You are right. The general audience does not discuss animated films in terms of whether they are 2d or 3d. However, for the general audience, traditional 2d is the equivalent of black and white or silent cinema.

There are great films without color or sound and in theory one could make another great film without color or sound. But for the general audience, sound and color represent more sensory information for their money. Once they saw technicolor and heard voices coming from the screen, they never really went back.

I think CGI/3d/Digital represents a similar bump up in visual information on the screen. Once the audience got a taste of it, they saw 2d animation as passe and not worthy of the big screen.

Tangled is the 2d aesthetic done even better in 3d. Final nail in the coffin.

Cody S. said...

The 2D/3D and Color/B&W/Sound analogy almost fits - but I hardly think it's as clear cut as that. How do you explain stop-motion continually popping up? Corpse Bride and Wallace and Gromit didn't necessarily light up the box office, Coraline did, but then Fantastic Mr. Fox didn't; and there are still more in that medium heading down the pipe.

I don't think, from a mainstream perspective, the medium matters as much as does the freshness of how it looks and how interesting the story is.

But it's all hyperbole anyway. Folks will always think what they're going to think, and even if a 2D flick is a 'success' there will be folks on both sides of the fence yelling at the other.

Anonymous said...

I wasn't suggesting 2d would completely go away. But I do think it will only exist for the mainstream as an occasionally seen novelty format - very much like stop motion.

Remember Schindler's List was in black and white and still attracted a mainstream audience. But this didn't send hundreds of studios scrambling to put B/W film into production.

I think 2d films for the mass audience will be few and far between probably forever.

Anonymouse said...

People are leaving out the fact that 2D can cost close to 4x less than a CGI film to produce. As much as Lasseter and Catmull are unpopular around these here parts, they were one of the initiators of bringing traditional animation back. I don't see why they'd stop now just because Froggy didn't do as well as Tangled.

= Written request a =
Find every line in the listing that contains the word "submerged" and copy each one. Case counts.

= Dataset rows =
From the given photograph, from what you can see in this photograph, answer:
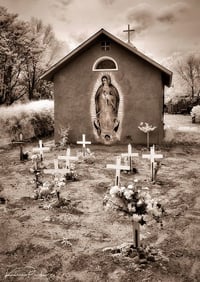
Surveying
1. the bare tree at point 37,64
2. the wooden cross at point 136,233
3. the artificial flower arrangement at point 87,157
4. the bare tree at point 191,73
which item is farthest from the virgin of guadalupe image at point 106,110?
the bare tree at point 191,73

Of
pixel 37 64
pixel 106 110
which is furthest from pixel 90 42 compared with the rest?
pixel 37 64

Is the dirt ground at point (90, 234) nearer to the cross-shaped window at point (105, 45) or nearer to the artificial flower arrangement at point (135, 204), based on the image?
the artificial flower arrangement at point (135, 204)

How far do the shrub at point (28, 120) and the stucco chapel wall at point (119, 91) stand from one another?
8.94ft

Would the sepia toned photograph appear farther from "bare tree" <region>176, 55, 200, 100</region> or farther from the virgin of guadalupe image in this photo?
"bare tree" <region>176, 55, 200, 100</region>

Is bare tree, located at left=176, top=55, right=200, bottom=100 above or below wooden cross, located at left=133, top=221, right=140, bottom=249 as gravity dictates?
above

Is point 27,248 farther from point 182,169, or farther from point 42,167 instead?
point 182,169

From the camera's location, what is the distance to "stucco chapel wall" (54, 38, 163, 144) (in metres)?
16.7

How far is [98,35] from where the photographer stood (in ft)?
53.4

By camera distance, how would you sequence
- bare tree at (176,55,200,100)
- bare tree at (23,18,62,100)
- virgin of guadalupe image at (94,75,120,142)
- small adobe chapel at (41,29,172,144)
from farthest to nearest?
bare tree at (176,55,200,100) < bare tree at (23,18,62,100) < virgin of guadalupe image at (94,75,120,142) < small adobe chapel at (41,29,172,144)

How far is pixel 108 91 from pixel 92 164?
507 centimetres

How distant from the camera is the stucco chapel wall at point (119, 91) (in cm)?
1670

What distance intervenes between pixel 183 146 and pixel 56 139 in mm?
6899

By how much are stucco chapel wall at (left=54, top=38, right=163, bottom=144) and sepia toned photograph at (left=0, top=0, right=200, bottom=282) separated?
0.17ft
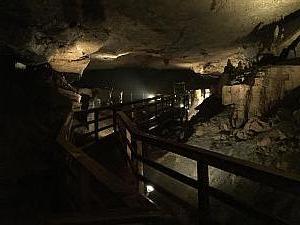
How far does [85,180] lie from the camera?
9.31 feet

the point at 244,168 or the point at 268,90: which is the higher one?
the point at 268,90

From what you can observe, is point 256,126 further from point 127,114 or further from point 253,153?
point 127,114

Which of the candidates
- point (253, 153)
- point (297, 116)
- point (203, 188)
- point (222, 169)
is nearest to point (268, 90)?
point (297, 116)

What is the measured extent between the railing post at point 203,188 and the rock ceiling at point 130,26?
21.4 ft

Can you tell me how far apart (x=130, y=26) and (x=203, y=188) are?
8170 millimetres

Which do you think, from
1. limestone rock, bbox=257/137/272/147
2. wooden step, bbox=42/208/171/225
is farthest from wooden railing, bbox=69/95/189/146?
wooden step, bbox=42/208/171/225

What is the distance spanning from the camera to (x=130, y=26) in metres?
10.4

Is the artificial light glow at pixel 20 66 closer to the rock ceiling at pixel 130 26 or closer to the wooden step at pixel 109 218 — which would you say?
the rock ceiling at pixel 130 26

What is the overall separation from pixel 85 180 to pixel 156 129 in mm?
7785

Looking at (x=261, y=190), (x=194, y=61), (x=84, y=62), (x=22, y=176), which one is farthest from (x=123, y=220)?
(x=194, y=61)

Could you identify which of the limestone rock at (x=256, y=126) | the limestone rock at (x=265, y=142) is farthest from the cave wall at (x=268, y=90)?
the limestone rock at (x=265, y=142)

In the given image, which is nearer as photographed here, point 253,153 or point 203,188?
point 203,188

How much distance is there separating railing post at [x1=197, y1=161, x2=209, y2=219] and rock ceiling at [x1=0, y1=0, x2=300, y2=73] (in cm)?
651

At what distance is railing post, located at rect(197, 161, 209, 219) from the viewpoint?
10.8 ft
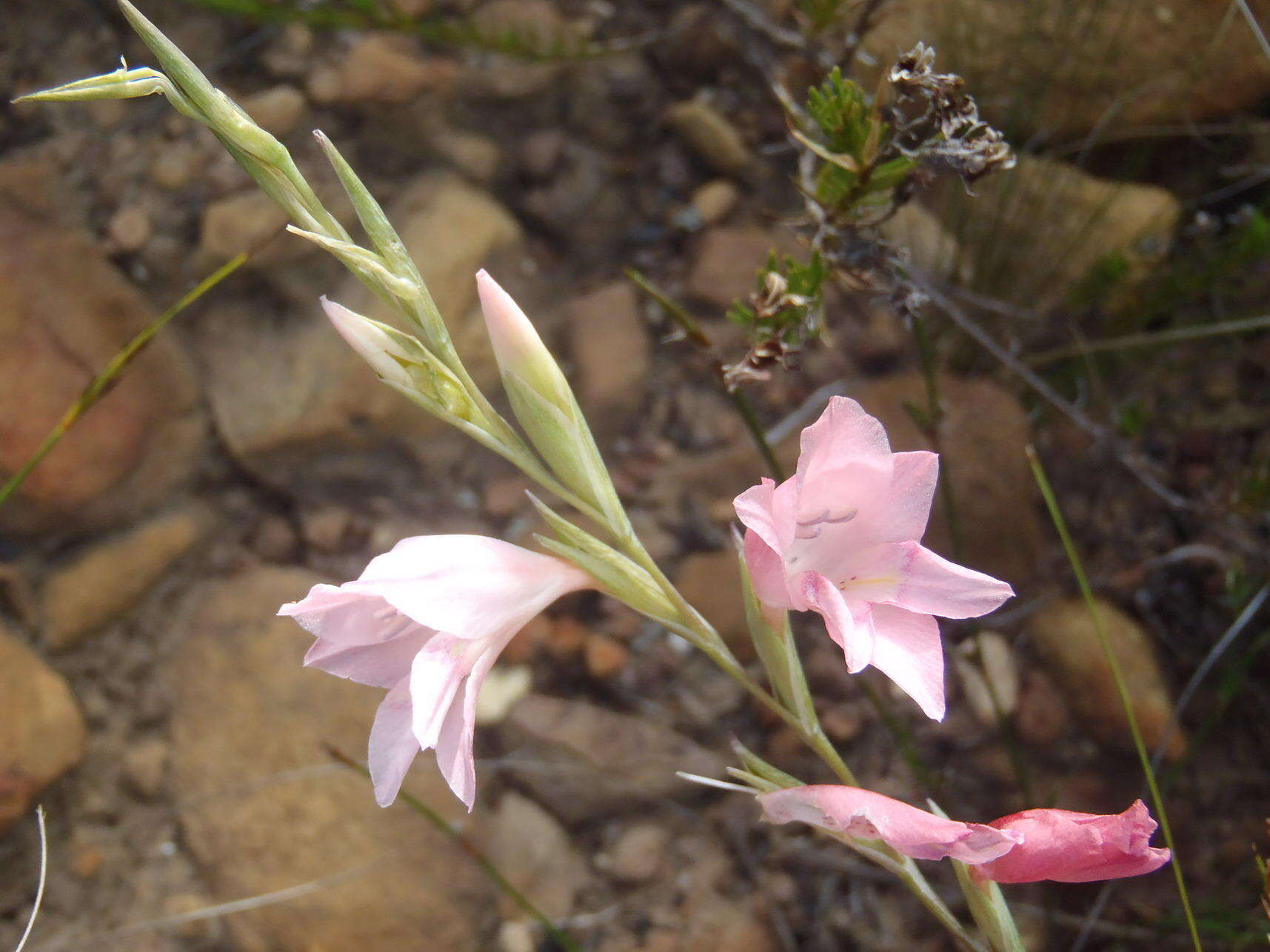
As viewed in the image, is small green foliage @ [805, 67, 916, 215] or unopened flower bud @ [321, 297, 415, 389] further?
small green foliage @ [805, 67, 916, 215]

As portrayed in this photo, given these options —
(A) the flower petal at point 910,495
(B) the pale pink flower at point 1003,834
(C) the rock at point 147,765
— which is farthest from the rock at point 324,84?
(B) the pale pink flower at point 1003,834

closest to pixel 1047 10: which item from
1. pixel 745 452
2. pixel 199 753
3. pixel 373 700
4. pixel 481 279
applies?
pixel 745 452

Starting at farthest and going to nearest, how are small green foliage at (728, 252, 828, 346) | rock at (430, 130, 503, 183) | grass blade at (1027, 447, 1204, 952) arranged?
rock at (430, 130, 503, 183) < small green foliage at (728, 252, 828, 346) < grass blade at (1027, 447, 1204, 952)

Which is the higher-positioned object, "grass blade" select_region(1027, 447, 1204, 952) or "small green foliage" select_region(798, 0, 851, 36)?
"small green foliage" select_region(798, 0, 851, 36)

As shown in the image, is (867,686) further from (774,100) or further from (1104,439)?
(774,100)

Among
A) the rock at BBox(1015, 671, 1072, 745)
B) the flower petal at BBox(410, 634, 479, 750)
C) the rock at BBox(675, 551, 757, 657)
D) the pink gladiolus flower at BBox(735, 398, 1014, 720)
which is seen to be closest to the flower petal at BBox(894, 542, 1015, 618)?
the pink gladiolus flower at BBox(735, 398, 1014, 720)

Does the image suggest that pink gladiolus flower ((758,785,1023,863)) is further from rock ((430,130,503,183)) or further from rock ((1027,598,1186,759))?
rock ((430,130,503,183))

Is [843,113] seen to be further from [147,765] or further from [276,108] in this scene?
[147,765]
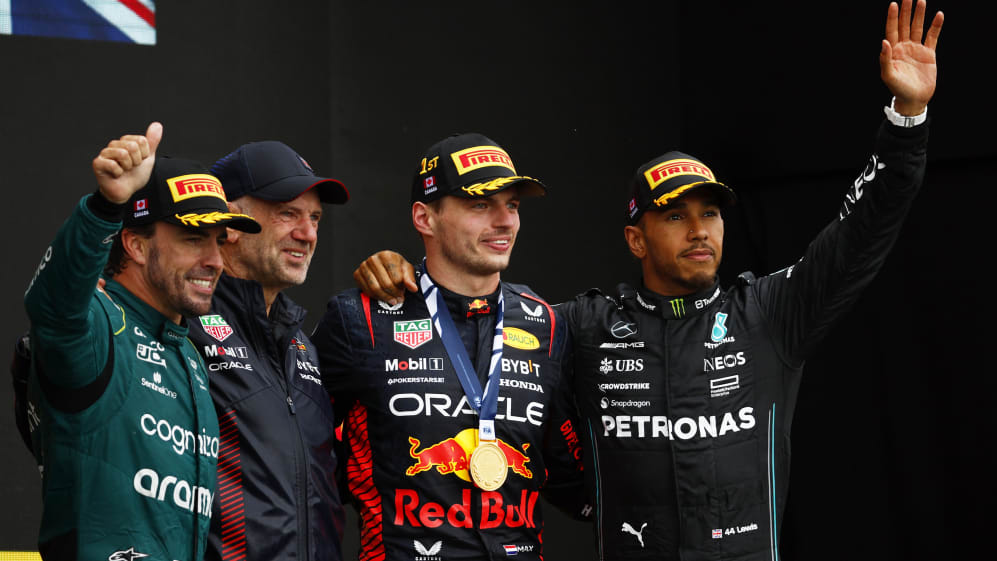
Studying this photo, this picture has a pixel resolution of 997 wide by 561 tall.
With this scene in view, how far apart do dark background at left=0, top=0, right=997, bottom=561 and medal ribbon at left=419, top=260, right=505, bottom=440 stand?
51.3 inches

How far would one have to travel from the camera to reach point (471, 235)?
2.66m

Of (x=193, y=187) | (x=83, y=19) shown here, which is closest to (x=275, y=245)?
(x=193, y=187)

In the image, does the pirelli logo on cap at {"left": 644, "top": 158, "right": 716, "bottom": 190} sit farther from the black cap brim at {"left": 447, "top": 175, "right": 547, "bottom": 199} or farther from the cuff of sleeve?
the cuff of sleeve

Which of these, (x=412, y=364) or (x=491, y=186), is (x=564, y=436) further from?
(x=491, y=186)

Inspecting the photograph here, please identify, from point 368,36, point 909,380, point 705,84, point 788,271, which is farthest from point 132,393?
point 705,84

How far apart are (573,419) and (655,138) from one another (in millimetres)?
2066

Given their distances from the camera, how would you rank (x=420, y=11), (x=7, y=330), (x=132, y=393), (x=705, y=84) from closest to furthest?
(x=132, y=393) < (x=7, y=330) < (x=420, y=11) < (x=705, y=84)

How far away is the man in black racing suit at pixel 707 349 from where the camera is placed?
2463 millimetres

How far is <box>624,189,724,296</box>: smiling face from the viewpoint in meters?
2.71

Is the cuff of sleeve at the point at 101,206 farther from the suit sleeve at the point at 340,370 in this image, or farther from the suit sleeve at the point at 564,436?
the suit sleeve at the point at 564,436

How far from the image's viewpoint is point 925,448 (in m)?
3.84

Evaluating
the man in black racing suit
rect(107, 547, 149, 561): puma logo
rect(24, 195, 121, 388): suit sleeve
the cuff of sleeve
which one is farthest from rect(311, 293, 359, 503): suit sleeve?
the cuff of sleeve

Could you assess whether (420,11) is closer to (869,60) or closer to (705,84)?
(705,84)

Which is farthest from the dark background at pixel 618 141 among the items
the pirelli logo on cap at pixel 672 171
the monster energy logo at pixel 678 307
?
the monster energy logo at pixel 678 307
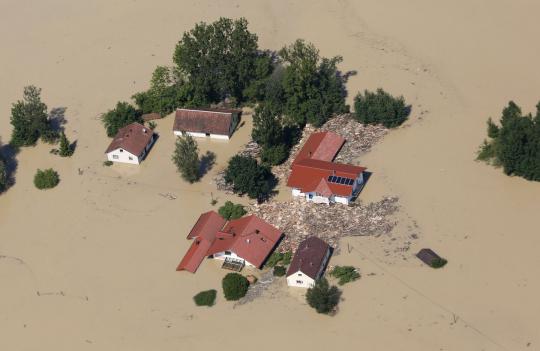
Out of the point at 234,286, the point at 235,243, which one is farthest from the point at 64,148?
the point at 234,286

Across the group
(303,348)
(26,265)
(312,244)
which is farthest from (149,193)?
(303,348)

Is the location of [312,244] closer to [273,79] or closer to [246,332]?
[246,332]

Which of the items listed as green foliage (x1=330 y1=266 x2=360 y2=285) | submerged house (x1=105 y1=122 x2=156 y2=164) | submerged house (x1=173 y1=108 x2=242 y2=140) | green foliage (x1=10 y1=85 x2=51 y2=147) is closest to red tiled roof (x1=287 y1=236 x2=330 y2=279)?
green foliage (x1=330 y1=266 x2=360 y2=285)

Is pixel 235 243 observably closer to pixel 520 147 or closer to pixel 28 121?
pixel 520 147

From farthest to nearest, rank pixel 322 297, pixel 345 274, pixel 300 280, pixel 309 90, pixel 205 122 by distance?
pixel 205 122
pixel 309 90
pixel 345 274
pixel 300 280
pixel 322 297

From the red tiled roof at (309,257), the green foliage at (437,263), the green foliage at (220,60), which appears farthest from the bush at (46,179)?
the green foliage at (437,263)

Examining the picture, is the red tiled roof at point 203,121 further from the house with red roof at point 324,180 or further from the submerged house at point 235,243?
the submerged house at point 235,243
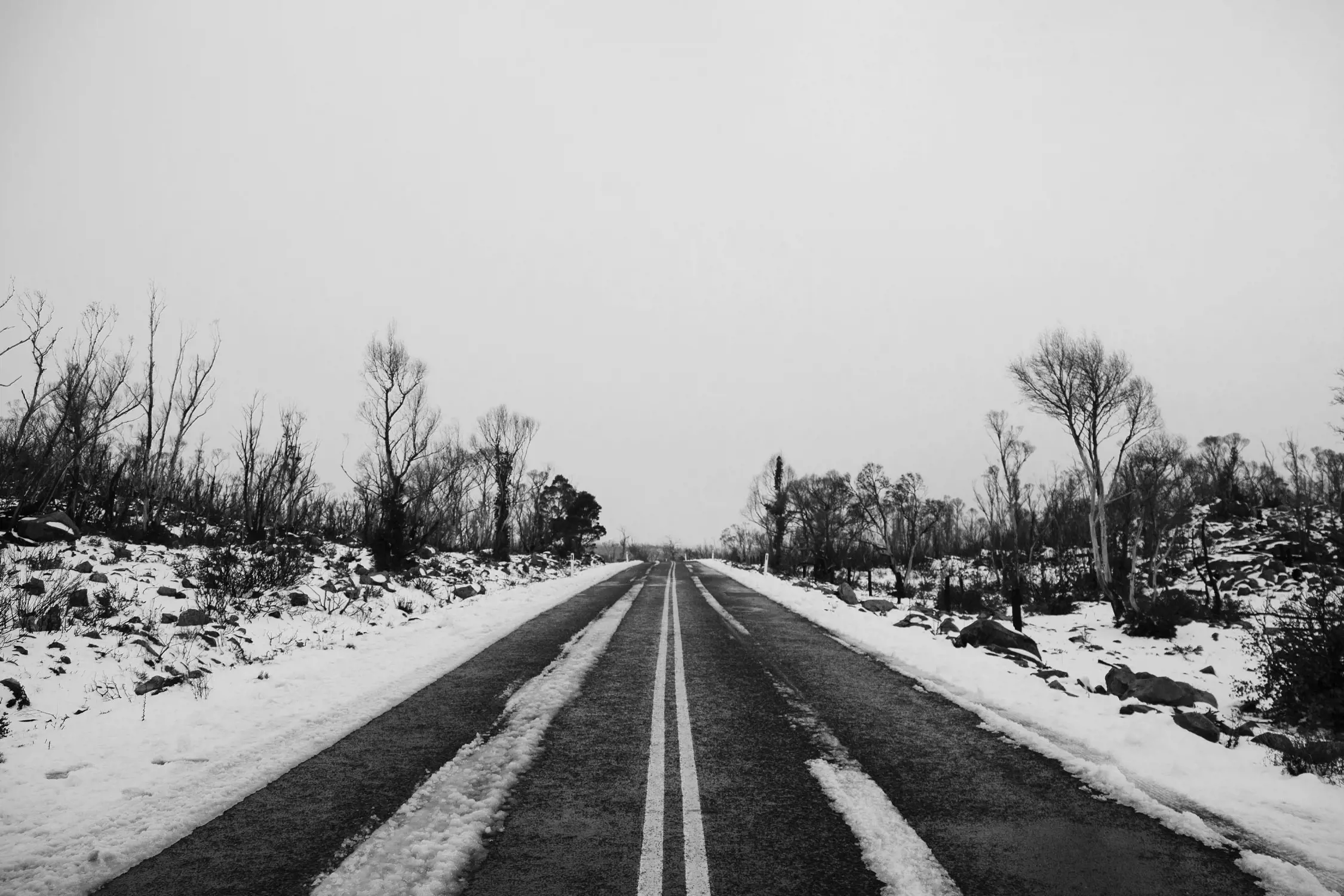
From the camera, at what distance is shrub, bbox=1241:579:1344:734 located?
6668mm

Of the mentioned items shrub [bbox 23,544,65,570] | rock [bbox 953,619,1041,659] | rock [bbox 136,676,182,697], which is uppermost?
shrub [bbox 23,544,65,570]

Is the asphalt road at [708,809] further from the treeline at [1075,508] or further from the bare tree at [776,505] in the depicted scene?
the bare tree at [776,505]

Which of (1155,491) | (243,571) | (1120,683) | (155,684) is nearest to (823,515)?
(1155,491)

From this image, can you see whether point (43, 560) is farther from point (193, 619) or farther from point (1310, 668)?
point (1310, 668)

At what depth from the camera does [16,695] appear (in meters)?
5.47

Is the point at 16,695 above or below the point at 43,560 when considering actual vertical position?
below

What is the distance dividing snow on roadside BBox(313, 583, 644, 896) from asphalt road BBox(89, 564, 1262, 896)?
11 centimetres

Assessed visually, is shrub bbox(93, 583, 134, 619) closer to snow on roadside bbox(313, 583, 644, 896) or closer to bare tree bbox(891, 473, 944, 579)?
snow on roadside bbox(313, 583, 644, 896)

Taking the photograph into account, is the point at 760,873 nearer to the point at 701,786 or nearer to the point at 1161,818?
the point at 701,786

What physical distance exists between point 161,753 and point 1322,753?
911cm

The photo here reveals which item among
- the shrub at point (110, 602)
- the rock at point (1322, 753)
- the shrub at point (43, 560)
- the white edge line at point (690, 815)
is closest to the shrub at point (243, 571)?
the shrub at point (110, 602)

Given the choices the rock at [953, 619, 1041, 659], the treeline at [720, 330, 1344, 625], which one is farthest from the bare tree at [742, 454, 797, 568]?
the rock at [953, 619, 1041, 659]

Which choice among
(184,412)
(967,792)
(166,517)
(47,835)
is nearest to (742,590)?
(967,792)

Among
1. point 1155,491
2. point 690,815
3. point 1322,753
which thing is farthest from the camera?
point 1155,491
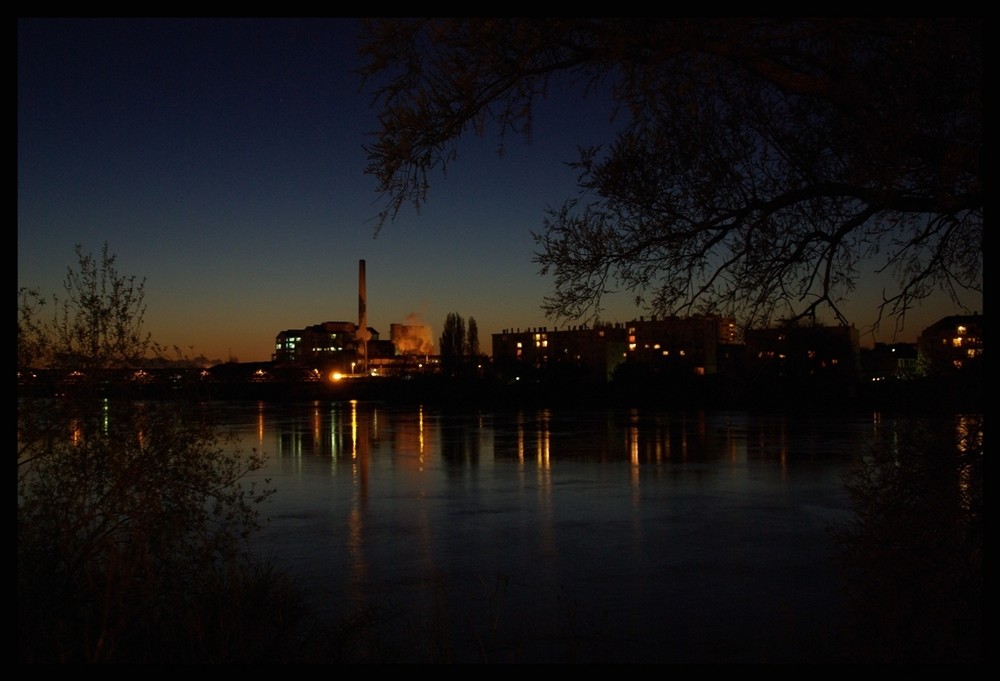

= Written request b =
In the animation discussion, how much less can 2D cost to produce than a CGI film?

= Expected answer a =
Which of the items listed as green foliage (x1=330 y1=266 x2=360 y2=285) | submerged house (x1=105 y1=122 x2=156 y2=164) | submerged house (x1=173 y1=108 x2=242 y2=140) | green foliage (x1=10 y1=85 x2=51 y2=147) is closest to red tiled roof (x1=287 y1=236 x2=330 y2=279)?
Examining the picture, is the red tiled roof at point 203,121 further from the house with red roof at point 324,180 or further from the submerged house at point 235,243?
the submerged house at point 235,243

= Expected answer b =
Close to 4x less.